To send the crash report to the Ghostty project, you can use the following
CLI command using the [Sentry CLI](https://docs.sentry.io/cli/installation/):
```shell-session
SENTRY_DSN=https://e914ee84fd895c4fe324afa3e53dac76@o4507352570920960.ingest.us.sentry.io/4507850923638784 sentry-cli send-envelope --raw
```
> [!WARNING]
>
> The crash report can contain sensitive information. The report doesn't
> purposely contain sensitive information, but it does contain the full
> stack memory of each thread at the time of the crash. This information
> is used to rebuild the stack trace but can also contain sensitive data
> depending when the crash occurred.
## Developing Ghostty
See the documentation on the Ghostty website for
[building Ghostty from source](http://ghostty.org/docs/install/build).
For development, omit the `-Doptimize` flag to build a debug build.
On Linux or macOS, you can use `zig build -Dapp-runtime=glfw run` for a quick
GLFW-based app for a faster development cycle while developing core
terminal features. Note that this app is missing many features and is also
known to crash in certain scenarios, so it is only meant for development
tasks.
Other useful commands:
- `zig build test` for running unit tests.
- `zig build test -Dtest-filter=` for running a specific subset of those unit tests
- `zig build run -Dconformance=` runs a conformance test case from
the `conformance` directory. The `name` is the name of the file. This runs
in the current running terminal emulator so if you want to check the
behavior of this project, you must run this command in Ghostty.
### Linting
#### Prettier
Ghostty's docs and resources (not including Zig code) are linted using
[Prettier](https://prettier.io) with out-of-the-box settings. A Prettier CI
check will fail builds with improper formatting. Therefore, if you are
modifying anything Prettier will lint, you may want to install it locally and
run this from the repo root before you commit:
```
prettier --write .
```
Make sure your Prettier version matches the version of Prettier in [devShell.nix](https://github.com/ghostty-org/ghostty/blob/main/nix/devShell.nix).

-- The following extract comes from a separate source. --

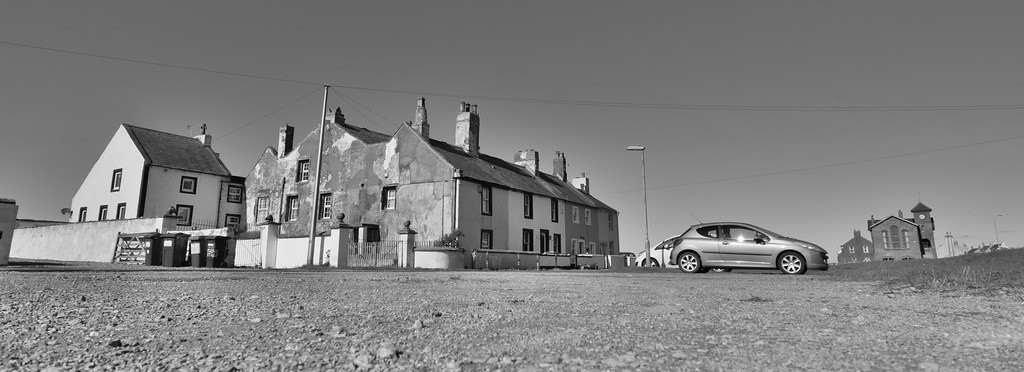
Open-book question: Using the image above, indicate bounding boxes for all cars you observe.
[635,235,733,273]
[669,222,829,275]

Nix users can use the following command to format with Prettier:
```
nix develop -c prettier --write .
```
#### Alejandra
Nix modules are formatted with [Alejandra](https://github.com/kamadorueda/alejandra/). An Alejandra CI check
will fail builds with improper formatting.
Nix users can use the following command to format with Alejanda:
```
nix develop -c alejandra .
```
Non-Nix users should install Alejandra and use the following command to format with Alejandra:
```
alejandra .
```
Make sure your Alejandra version matches the version of Alejandra in [devShell.nix](https://github.com/ghostty-org/ghostty/blob/main/nix/devShell.nix).
#### Updating the Zig Cache Fixed-Output Derivation Hash
The Nix package depends on a [fixed-output
derivation](https://nix.dev/manual/nix/stable/language/advanced-attributes.html#adv-attr-outputHash)
that manages the Zig package cache. This allows the package to be built in the
Nix sandbox.
Occasionally (usually when `build.zig.zon` is updated), the hash that
identifies the cache will need to be updated. There are jobs that monitor the
hash in CI, and builds will fail if it drifts.
To update it, you can run the following in the repository root:
```
./nix/build-support/check-zig-cache-hash.sh --update
```
This will write out the `nix/zigCacheHash.nix` file with the updated hash
that can then be committed and pushed to fix the builds.